For each model displayed, the value of the model and the confidence interval around this are recorded in the legend at the lower left. The text colors match the plot colors. In the example shown, two models are selected for display, resulting in blue (PS22 model) and green (POLY2 model) legends on the left to correspond with the blue and green plots. You can select multiple models to display in the list at the bottom using Ctrl+click, or click Select All. The values of the input factors (for which the model is evaluated) can be found in the controls (in the Input factors pane) and seen as the orange lines on the plots.

Data points are displayed when they fall within the tolerance limit near each cross section. You can set the tolerance in the Tol edit boxes.

For example, if N is set to 1000, and the tolerance for N is set to 500, all data points with values between N = 500 and N = 1500 appear on the plots of the other factors.
This means that changing the tolerance in one factor affects the data points that appear on the plots of all the other factors. It does not affect the plots of that factor.
You can click data points in the plots to see their values. Several points can mask each other; in this case the values of all coincident data points are displayed. Double-click to move the display directly to a data point.

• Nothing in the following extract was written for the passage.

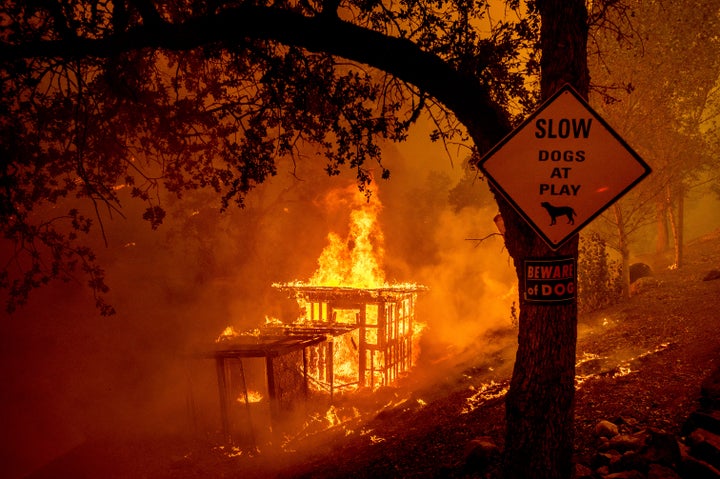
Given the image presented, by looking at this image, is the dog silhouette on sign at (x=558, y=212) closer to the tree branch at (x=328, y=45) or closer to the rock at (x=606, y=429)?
the tree branch at (x=328, y=45)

The following example illustrates how the tolerance level determines which data points are displayed. The tolerance for TP_REL (500) includes all points in the data set (this is an extreme example). The plot for N therefore shows the data points for all the operating points. Note that you can see the structure of the data as each operating point shows as a vertical line of points.

You can see that the orange line on the N plot passes through an operating point. This orange line shows the value of N for the cross-section plot of TP_REL. You can also read the value in the edit box (N=1753.3). The tolerance for N (200) only includes data points of this operating point. Data in adjacent operating points fall outside this tolerance. Therefore the TP_REL plot shows the data points from one operating point only.

Increasing the tolerance on N will mean that more data points fall within the tolerance and so would appear on the TP_REL plot.

Two plots showing response curves versus input factors TP_REL and N with confidence intervals and vertical orange lines marking selected points. Left panel lists input factors TP_REL and N with tolerance values, confidence level set to 95%, and predicted output yhat = 0.0004499 ± 3.716e-005.